No hubo más palabras, Aquilino perdió toda capacidad de resistencia y se dejó guiar entre los bancos gastados de la iglesia en dirección a lo que él recordaba como la capilla. La voz del sacerdote, clara, cálida y serena, había logrado que la mente de su acompañante quedara en blanco, que no solo se apartara de recuerdos lejanos, sino que ni siquiera se planteara qué hacía en el templo.
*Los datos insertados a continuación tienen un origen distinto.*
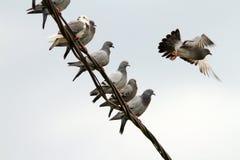 Menge von Tauben auf elektrischem Draht Lizenzfreies Stockbild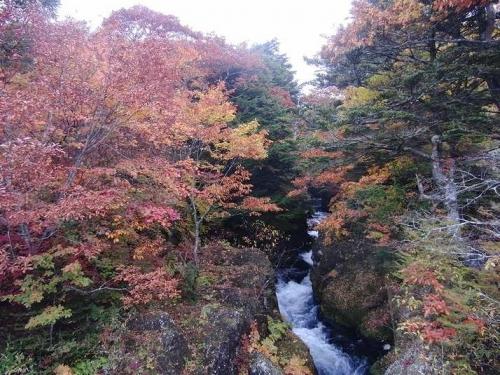 2014-10-01-5520.jpg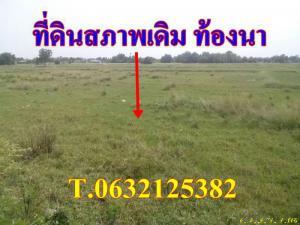 ที่ดิน 1600000 ชลบุรี พานทอง หนองหงษ์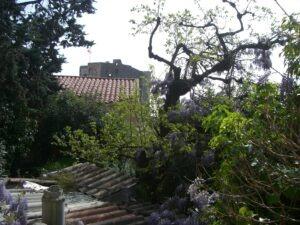 Roquebrune. Ein verwilderter Garten. Urlaub an der italienischen Riviera in Ligurien.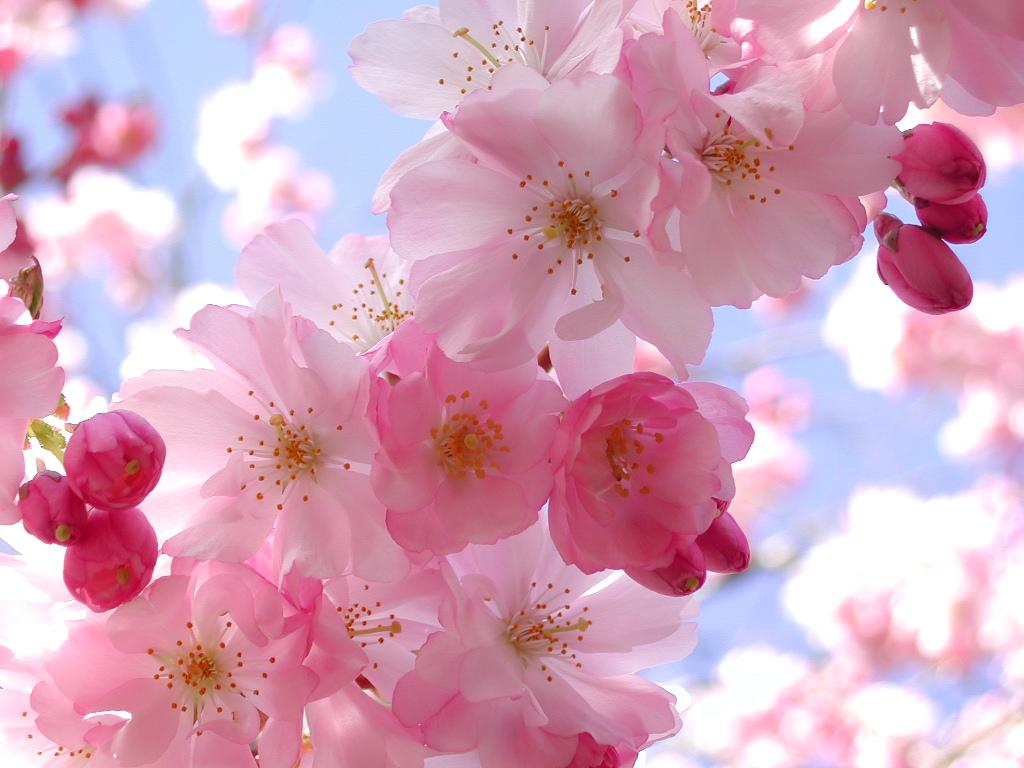 limpieza y desintoxicación primaveral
Atardecía cuando salieron de la iglesia por la parte posterior y aunque el bochorno apenas había cedido un par de grados, ninguno de los dos sintió el cambio de temperatura. Comenzaron a andar entre los árboles con lentitud, casi en silencio, únicamente roto por la monótona cadencia de la voz del párroco y los sonidos de la ciudad que parecían ocultos, en un segundo plano.
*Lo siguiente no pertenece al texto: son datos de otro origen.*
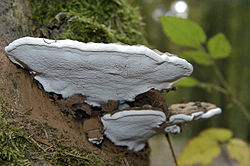 Ganoderma applanatum (Pers.) Pat.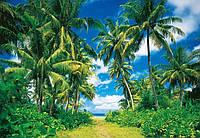 Фотообои бумажные на стену 366х254 см 8 листов: природа, Тропики №273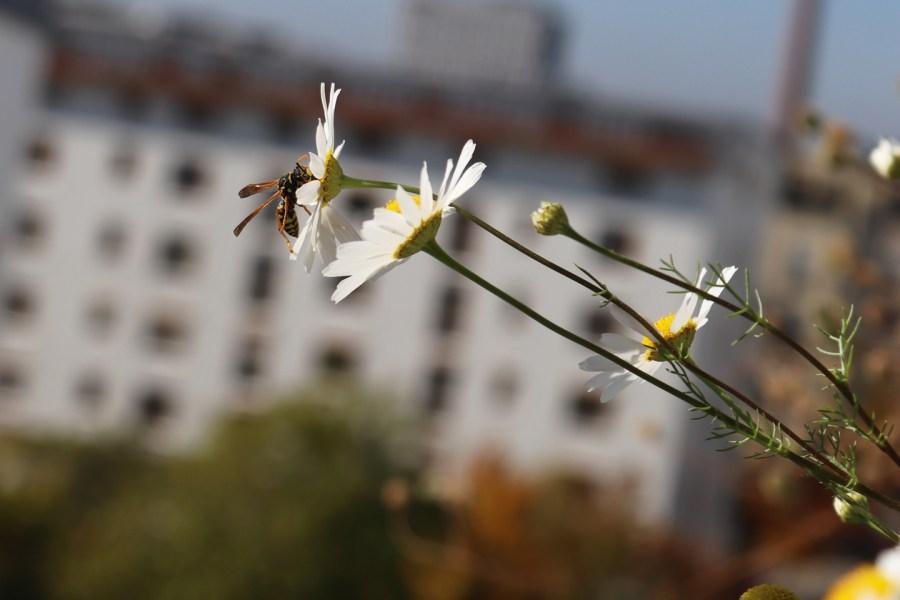 Feldwespe auf Geruchsloser Kamille (Matricaria inodora)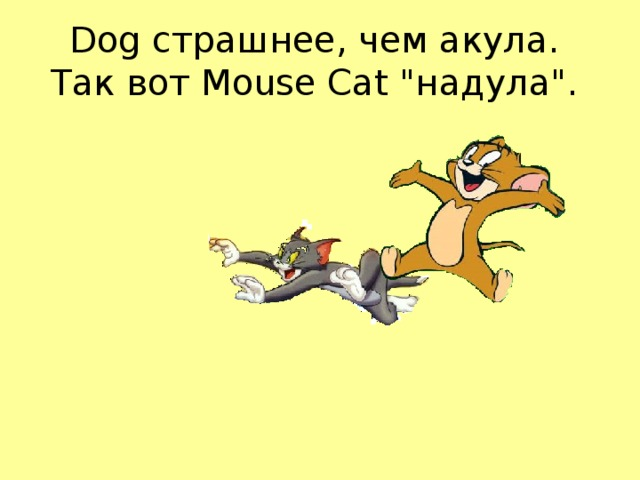 Dog страшнее, чем акула.  Так вот Mouse Cat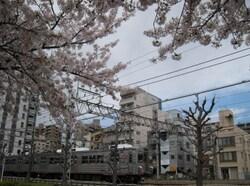 ★東急クラシック&桜と池上・多摩川線 008.JPG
Aquilino apenas era consciente de las palabras de Herminio, nunca pudo reproducirlas, hasta que sus ojos se centraron en el cauce seco del río y, sin volver la vista atrás, fue capaz de reconocer el camino andado hoy y hace exactamente diez años y un día. Volvió a escuchar la misma voz que ahora le acompañaba, pero la luz, el olor y los hechos eran otros. Y de repente, como si algo se hubiera roto junto a él, comenzó a rememorar los acontecimientos acaecidos aquella calurosa tarde.
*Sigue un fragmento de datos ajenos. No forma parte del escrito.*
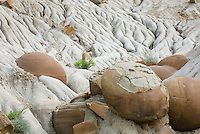 Cannonball concretions, North Unit Theodore Roosevelt National Park North Dakota USA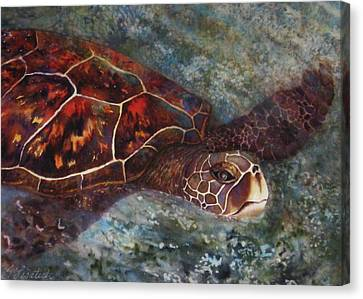 The First Honu Canvas Print by Kerri Ligatich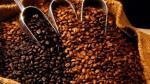 Insectos y roya presagian más problemas para suministro de café - Noticias de bienal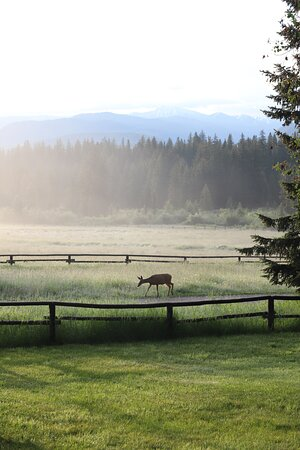 Perfect Place to Stay When Exploring Grand Teton National Park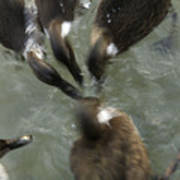 Denmark Group Of Ducks Ducking Poster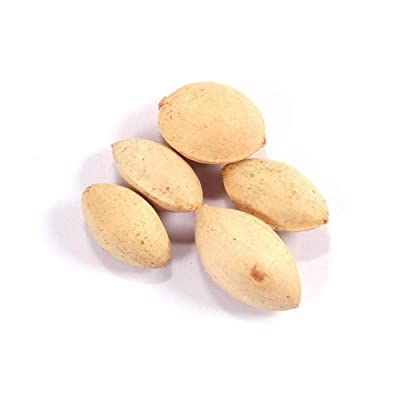 C-Pioneer 10pcs Rare Nut Tree Pistachios Seeds Fruit Tropical Plant Nut Tree Seed : Garden & Outdoor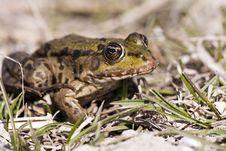 Free Frog Stock Photo - 27950850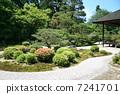 สวน,สไตล์ญี่ปุ่น,วัด 7241701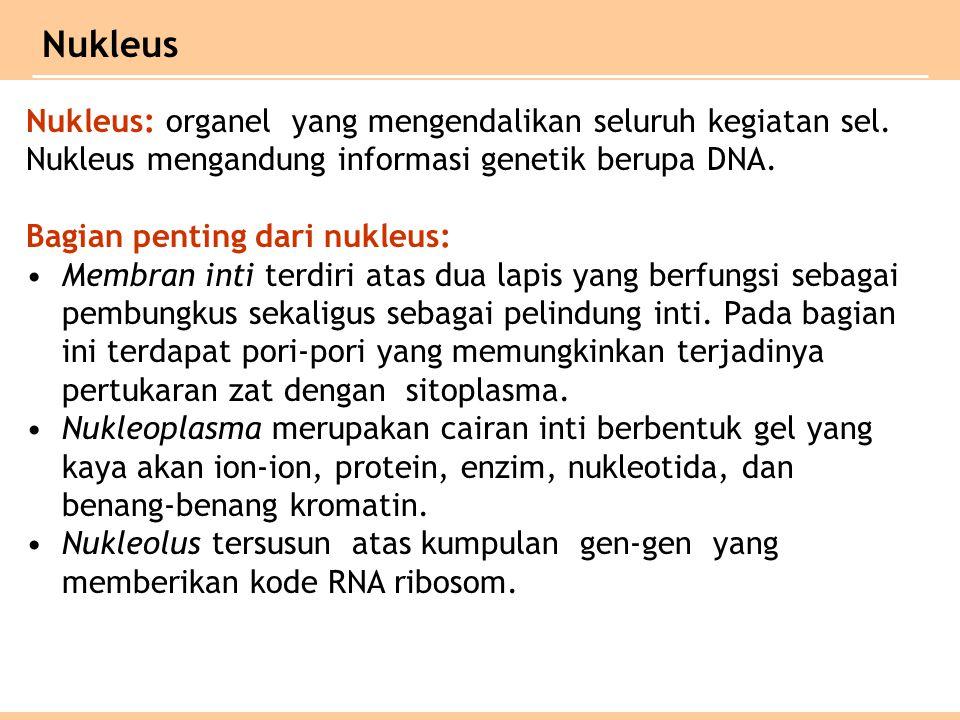 Nukleus Nukleus: organel yang mengendalikan seluruh kegiatan sel.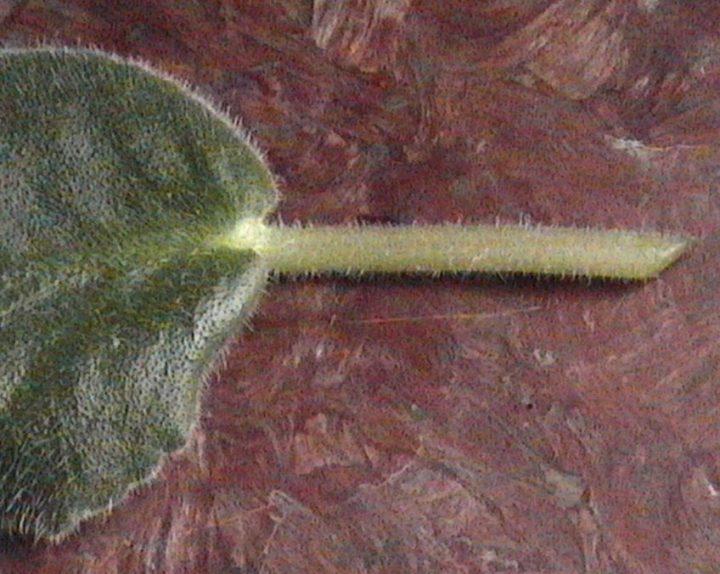Обрезанный лист фиалки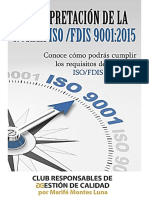 Interpretacion ISO 9001-2015 Revisiones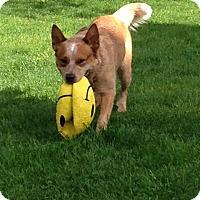 Adopt A Pet :: Wrangler - Garden City, NY
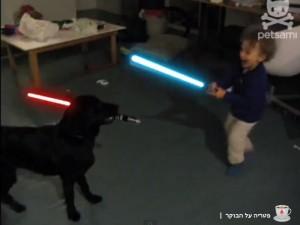 ילד נגד כלב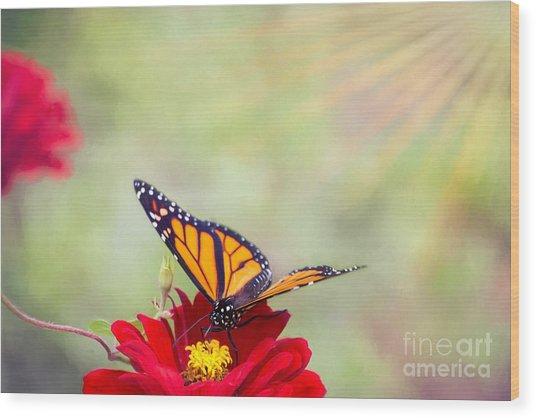 Monarch Magic Wood Print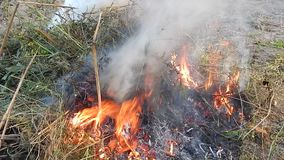 El fuego del fuego quema las ramitas metrajes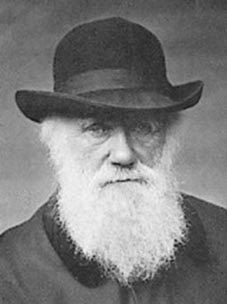 CHARLES DARWIN EN PUERTO GABOTO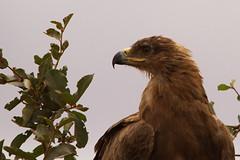 Tawny Eagle (sr667) Tags: magugutanzania magugu tanzania birdofprey tawnyeagle animalia chordata aves accipitriformes accipitridae aquila arapax aquilarapax canon sigma 150500mmf563apodgos 150500mm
Nuestro próximo escritor encadenado será
César Ibáñez (Soria)



17.08.2016

Capítulo 2
César Ibáñez Paris

Dicho en corto: había vuelto al origen de todo y Herminio, como entonces, le estaba comiendo el tarro con su verborrea meliflua y dulzona. Aquilino pensó que era cierto eso de que el asesino vuelve siempre al lugar del crimen, porque eso era exactamente lo que él acababa de hacer. El verdadero crimen no fue el robo inexperto y torpón que lo llevó a la trena y del que los hermanos Parriego se fueron de rositas gracias a su sentido dramático del honor, antes muerto que soplón, sino aquella conversación, casi monólogo, en que el padre Herminio usó toda su artillería teológica y emocional para convencerlo de que robar a un rico es una acción noble y cristiana, un acto de justicia, un hecho grato a Dios Nuestro Señor y amparado por la Santísima Virgen de Montserrat, patrona de los ladrones. Y el puñetero cura, en cuanto lo había visto entrar en la iglesia había adivinado su debilidad, su punto flaco, su indefensión de expresidiario sin banda ni hermandad, el peso de la soledad sobre sus hombros, infinitamente mayor que el de la cárcel porque los hombres simples, como él, están a gusto en mundos cerrados de reglas claras y sencillas, y en cambio no pueden soportar el horizonte ilimitado frente a su mirada, la falta de caminos o sendas o vericuetos, la absurda libertad del que no tiene meta ni objetivo ni rumbo.
El cura chorizo volvía a la carga, como diez años atrás. Ahora que ya estaba en condiciones de escucharlo, Aquilino le oyó hablar de una viuda tacaña que jamás daba limosna, un ser mezquino y turbio que se negaba a los designios del Altísimo y ensuciaba los bancos de la iglesia con sus rezos hipócritas y su falta de caridad. El pobre Aquilino, poco a poco, entrevió a través de las palabras interminables del sacerdote el objetivo que tanta falta le hacía, la diana hacia la cual disparar los restos ajados y rugosos de su pequeña y simple voluntad. Pero, al abrir la boca, lo único que le vino a las mientes fue:
—Padre Herminio, ¿se ha dado cuenta de que tiene vacía la pila del agua bendita?